Art Trials
While today’s readers wouldn’t blush at the thought of steamy French literature, public opinion of the 19th century was a bit different. Gustave Flaubert’s Madame Bovary, the tragic tale of Emma Bovary’s extramarital dalliances serialized in La Revue de Paris in 1856, apparently crossed the line.
Almost immediately after publication, Flaubert was charged with outrage à la morale publique et religieuse et aux bonnes moeurs, or insulting public and religious morality. The problem? The book suggested that the titular character might have had reasons—a cloddish husband, for one—to disregard her marriage vows.
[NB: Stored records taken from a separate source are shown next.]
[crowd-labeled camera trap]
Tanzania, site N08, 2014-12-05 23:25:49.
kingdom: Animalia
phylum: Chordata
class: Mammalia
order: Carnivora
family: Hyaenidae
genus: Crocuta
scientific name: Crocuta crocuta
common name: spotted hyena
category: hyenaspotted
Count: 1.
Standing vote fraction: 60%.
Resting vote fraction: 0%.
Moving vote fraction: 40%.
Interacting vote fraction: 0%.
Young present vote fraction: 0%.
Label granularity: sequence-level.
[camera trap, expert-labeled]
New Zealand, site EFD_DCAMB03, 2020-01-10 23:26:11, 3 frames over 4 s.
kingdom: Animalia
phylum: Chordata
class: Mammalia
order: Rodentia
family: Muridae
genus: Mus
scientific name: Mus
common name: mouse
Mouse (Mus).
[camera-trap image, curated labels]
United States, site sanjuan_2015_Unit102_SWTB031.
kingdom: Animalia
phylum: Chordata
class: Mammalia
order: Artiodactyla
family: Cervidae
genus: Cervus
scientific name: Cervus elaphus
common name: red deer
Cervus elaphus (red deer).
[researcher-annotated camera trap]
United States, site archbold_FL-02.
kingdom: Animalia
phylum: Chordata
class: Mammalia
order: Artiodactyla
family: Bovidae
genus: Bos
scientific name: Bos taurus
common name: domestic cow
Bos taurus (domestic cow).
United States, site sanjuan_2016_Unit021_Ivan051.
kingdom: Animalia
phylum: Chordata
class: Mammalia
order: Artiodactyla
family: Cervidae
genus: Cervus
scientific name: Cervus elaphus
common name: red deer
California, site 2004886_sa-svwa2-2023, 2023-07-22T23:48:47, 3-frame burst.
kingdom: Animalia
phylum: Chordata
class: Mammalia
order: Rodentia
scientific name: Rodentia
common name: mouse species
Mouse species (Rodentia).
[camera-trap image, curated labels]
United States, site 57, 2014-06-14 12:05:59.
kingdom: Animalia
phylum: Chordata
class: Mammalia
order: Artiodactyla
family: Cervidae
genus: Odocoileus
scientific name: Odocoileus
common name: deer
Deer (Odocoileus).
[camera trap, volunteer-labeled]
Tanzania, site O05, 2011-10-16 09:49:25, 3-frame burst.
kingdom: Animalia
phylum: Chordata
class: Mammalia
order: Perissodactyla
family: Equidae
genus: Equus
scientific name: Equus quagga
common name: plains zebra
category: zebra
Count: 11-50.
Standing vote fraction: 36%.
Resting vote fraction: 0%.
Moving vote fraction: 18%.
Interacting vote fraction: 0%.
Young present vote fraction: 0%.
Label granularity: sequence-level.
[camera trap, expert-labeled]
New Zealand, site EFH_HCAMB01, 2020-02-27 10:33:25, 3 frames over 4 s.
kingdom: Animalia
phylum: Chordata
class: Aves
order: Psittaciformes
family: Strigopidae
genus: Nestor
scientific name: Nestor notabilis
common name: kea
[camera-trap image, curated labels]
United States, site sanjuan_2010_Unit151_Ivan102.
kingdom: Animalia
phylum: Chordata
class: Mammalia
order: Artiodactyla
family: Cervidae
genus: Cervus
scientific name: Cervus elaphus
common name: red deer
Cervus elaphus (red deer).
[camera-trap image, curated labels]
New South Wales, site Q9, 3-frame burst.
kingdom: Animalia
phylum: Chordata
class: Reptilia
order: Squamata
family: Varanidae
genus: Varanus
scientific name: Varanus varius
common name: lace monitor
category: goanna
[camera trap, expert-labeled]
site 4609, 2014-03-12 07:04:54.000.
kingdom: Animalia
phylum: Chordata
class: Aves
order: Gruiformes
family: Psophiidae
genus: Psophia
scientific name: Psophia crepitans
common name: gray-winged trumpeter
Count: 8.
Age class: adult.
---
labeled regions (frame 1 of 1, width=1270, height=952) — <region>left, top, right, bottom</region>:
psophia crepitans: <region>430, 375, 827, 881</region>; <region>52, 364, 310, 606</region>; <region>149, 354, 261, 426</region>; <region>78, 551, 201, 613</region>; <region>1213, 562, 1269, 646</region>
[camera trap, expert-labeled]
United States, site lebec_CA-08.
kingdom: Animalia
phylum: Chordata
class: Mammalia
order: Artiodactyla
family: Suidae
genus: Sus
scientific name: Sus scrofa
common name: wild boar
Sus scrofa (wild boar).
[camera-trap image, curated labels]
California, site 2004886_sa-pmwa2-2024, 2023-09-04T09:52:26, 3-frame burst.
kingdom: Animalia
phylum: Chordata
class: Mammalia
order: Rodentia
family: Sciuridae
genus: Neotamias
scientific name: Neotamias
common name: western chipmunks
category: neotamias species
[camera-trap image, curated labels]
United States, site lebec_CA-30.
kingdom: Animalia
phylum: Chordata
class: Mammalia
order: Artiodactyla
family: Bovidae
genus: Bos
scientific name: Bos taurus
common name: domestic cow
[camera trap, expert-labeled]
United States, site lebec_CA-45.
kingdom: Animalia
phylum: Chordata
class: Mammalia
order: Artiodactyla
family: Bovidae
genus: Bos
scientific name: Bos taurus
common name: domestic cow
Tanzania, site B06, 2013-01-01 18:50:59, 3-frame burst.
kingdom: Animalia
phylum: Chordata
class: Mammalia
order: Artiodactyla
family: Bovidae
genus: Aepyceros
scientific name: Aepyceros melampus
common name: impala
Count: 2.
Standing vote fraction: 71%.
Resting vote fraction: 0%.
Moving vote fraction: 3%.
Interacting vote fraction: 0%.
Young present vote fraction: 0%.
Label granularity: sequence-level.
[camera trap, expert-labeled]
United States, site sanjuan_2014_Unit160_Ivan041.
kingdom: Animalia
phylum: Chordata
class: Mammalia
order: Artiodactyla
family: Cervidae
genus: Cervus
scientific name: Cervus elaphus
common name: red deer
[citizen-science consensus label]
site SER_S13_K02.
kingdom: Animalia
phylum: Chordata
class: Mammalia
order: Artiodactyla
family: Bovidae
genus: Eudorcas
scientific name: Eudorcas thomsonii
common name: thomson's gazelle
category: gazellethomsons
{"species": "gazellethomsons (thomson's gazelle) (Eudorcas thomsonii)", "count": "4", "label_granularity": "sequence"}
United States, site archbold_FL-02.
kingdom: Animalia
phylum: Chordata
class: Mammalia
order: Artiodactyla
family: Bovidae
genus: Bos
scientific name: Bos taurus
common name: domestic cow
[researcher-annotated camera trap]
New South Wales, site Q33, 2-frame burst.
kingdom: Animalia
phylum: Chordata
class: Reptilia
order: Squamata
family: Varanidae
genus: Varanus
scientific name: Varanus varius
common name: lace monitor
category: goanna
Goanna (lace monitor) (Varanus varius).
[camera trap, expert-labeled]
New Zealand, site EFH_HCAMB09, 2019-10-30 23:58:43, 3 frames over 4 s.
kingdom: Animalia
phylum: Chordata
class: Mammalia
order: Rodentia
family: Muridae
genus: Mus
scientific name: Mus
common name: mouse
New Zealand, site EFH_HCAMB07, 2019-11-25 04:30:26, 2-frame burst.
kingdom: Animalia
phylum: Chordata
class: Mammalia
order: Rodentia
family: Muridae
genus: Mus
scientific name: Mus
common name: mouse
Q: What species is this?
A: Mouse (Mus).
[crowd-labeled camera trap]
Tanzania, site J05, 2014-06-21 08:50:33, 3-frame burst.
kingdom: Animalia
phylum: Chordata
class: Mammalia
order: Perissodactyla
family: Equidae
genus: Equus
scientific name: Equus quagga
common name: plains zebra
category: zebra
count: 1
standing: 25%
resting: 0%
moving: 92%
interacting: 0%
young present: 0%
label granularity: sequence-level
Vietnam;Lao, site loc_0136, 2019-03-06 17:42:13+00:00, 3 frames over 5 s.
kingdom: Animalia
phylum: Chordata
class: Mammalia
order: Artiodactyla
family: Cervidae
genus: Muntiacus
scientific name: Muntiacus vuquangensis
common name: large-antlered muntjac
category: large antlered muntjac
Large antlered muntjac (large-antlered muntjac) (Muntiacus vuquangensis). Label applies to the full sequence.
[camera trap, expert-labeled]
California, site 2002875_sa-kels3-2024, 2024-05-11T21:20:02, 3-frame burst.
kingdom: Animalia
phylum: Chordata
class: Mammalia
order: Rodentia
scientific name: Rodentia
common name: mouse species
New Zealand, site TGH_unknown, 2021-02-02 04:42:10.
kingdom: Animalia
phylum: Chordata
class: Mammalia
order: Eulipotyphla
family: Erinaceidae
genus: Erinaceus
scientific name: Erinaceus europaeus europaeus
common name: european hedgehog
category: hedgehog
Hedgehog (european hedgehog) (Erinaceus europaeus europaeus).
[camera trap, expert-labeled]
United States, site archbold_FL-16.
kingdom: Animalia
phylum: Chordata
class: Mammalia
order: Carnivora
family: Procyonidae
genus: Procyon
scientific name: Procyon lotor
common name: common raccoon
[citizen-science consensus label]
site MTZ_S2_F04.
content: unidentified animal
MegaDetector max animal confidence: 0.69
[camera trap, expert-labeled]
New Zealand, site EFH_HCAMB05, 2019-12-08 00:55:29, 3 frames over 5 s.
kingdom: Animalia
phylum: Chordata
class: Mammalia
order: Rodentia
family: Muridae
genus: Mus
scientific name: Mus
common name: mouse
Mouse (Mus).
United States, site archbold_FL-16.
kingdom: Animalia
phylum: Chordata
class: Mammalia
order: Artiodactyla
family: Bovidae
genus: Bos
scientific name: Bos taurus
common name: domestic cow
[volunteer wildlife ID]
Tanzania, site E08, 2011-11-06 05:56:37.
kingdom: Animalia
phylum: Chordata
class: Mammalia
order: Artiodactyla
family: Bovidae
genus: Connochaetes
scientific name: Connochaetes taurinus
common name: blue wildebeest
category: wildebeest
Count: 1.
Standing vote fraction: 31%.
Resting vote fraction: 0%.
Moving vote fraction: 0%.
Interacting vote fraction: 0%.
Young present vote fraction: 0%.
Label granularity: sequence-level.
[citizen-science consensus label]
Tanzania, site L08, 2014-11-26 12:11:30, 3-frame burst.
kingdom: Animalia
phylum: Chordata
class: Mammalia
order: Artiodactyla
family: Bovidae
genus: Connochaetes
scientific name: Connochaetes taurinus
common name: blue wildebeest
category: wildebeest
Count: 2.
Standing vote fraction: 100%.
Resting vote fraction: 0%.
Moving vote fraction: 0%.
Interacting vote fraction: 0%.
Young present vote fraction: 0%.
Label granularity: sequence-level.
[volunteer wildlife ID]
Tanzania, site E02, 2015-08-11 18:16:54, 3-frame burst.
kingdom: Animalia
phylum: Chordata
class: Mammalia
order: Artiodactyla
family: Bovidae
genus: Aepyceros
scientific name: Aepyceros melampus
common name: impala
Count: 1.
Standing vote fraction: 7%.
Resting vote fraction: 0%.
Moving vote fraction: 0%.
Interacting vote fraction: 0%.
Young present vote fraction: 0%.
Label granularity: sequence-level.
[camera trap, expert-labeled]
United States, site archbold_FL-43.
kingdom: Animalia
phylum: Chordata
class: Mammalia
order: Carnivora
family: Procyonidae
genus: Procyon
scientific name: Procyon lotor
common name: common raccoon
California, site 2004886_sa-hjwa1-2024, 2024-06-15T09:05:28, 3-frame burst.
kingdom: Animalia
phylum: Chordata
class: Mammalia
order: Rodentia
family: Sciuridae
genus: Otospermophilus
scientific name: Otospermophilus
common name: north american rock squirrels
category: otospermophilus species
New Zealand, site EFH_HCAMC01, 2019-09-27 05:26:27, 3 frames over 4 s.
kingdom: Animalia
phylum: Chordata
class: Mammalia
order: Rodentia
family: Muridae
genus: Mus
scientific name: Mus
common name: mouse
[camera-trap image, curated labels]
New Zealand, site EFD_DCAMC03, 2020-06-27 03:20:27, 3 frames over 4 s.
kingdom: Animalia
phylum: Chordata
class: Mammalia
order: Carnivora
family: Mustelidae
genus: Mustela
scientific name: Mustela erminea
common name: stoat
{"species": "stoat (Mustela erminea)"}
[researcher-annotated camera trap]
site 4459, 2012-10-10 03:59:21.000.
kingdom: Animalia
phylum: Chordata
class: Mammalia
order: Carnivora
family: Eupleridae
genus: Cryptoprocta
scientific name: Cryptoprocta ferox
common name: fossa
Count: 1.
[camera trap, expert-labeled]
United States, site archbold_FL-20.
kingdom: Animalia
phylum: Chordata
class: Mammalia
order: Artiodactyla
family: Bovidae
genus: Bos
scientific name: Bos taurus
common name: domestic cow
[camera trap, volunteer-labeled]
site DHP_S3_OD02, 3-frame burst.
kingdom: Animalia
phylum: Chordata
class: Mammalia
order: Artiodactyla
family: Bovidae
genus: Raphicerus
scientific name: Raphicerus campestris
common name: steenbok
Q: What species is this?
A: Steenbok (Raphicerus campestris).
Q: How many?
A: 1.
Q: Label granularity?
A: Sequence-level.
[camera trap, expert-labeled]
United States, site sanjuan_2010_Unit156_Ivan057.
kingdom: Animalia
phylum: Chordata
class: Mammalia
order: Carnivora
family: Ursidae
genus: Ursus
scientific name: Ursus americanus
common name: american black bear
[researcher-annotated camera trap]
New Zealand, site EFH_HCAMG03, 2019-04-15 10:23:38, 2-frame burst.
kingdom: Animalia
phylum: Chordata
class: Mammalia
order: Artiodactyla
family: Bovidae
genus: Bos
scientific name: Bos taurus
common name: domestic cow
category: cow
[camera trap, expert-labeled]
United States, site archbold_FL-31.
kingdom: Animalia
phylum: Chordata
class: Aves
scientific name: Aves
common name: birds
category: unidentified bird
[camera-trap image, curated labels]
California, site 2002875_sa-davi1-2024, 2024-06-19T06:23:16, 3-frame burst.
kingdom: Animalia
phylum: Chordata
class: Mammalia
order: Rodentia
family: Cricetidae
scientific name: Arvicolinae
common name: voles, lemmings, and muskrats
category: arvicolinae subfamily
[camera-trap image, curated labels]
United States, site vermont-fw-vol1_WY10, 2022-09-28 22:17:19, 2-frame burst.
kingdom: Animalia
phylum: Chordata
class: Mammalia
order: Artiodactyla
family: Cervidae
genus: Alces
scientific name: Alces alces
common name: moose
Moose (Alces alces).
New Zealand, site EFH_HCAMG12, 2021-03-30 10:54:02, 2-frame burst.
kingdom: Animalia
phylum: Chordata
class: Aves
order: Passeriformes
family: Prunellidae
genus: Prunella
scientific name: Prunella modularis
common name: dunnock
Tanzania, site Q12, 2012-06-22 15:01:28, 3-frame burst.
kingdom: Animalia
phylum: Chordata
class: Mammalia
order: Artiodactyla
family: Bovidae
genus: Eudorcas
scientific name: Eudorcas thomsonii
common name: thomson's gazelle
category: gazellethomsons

By early 1857, Flaubert was hauled into court on obscenity charges by imperial prosecutor Ernest Pinard, an unpopular bureaucrat among artists (he later went after the Modernist poet Charles Baudelaire). The case looked grim, but Flaubert hired Jules Sénard, a brilliant defense attorney. Sénard’s defense—since reprinted in most French editions of Madame Bovary—insisted that only through looking at vice could readers be educated about virtue.
THE VERDICT: Not only did the judges buy Sénard’s argument, but the trial brought Flaubert so much publicity that he was able to republish Madame Bovary as a book, which he dedicated to his lawyer.